The closest publicly-traded competitor to Landbase is a company called ZoomInfo (ZI), which has a go-to-market intelligence and engagement platform for sales and marketing teams.
Copilot is their AI-driven solution that directs sales teams to focus on the best accounts, spend more time selling and win customers faster.
ZoomInfo has built a profitable business with over 35,000 customers, including 1,809 that are paying over $100,000 annually. It has big name customers, such as Snowflake (SNOW), Paypal (PYPL) and Airbnb (ABNB).
However, growth appears to have plateaued.
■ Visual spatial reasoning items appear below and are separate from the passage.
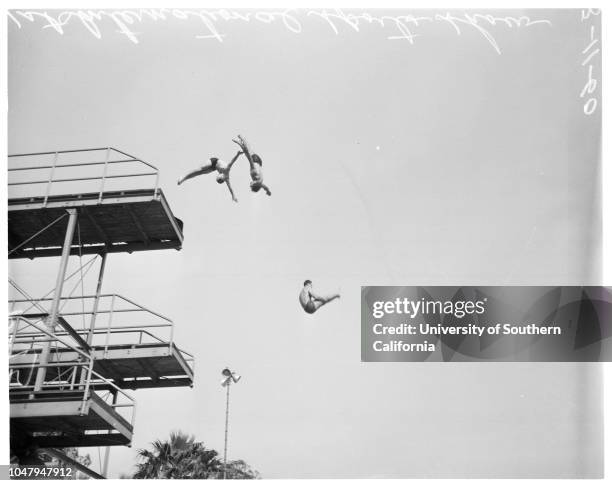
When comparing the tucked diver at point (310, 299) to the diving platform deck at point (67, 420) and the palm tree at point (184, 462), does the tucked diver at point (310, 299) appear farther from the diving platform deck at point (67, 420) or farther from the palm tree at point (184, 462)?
the diving platform deck at point (67, 420)

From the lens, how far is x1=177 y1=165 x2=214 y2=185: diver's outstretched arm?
1267cm

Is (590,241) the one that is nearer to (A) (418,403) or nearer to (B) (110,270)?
(A) (418,403)

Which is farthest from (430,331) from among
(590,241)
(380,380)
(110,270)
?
(110,270)

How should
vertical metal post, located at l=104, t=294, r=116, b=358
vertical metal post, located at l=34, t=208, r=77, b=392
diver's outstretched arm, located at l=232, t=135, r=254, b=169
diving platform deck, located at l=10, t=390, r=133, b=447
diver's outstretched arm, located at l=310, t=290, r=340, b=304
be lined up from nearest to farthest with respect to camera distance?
diver's outstretched arm, located at l=310, t=290, r=340, b=304, diving platform deck, located at l=10, t=390, r=133, b=447, diver's outstretched arm, located at l=232, t=135, r=254, b=169, vertical metal post, located at l=34, t=208, r=77, b=392, vertical metal post, located at l=104, t=294, r=116, b=358

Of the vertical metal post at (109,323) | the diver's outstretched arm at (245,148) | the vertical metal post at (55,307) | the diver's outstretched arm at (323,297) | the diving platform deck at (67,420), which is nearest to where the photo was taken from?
the diver's outstretched arm at (323,297)

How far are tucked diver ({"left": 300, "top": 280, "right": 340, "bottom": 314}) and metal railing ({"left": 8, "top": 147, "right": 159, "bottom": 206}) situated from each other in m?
3.19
Sales grew at an average annual rate of 33% over a five-year period, reaching $1.2 billion in 2023. But it looks like revenue will be down a little in 2024 and flat for this year.
It may be time for ZoomInfo to consider some inorganic growth by acquiring a company with more cutting-edge technology like the AI agent at Landbase.
The stock I’m more interested in also uses AI to find targeted customers leads, but in a different niche than Landbase.
AppLovin (APP)
Applovin has a technology platform for developers to market, monetize and publish their apps with a specialty in mobile-gaming.
The company owns over 200 gaming apps run by 11 studios globally, but its primary business is an adtech solution that connects customers to over 1.4 billion active users with targeted audiences in-app, on mobile devices, and on streaming TV.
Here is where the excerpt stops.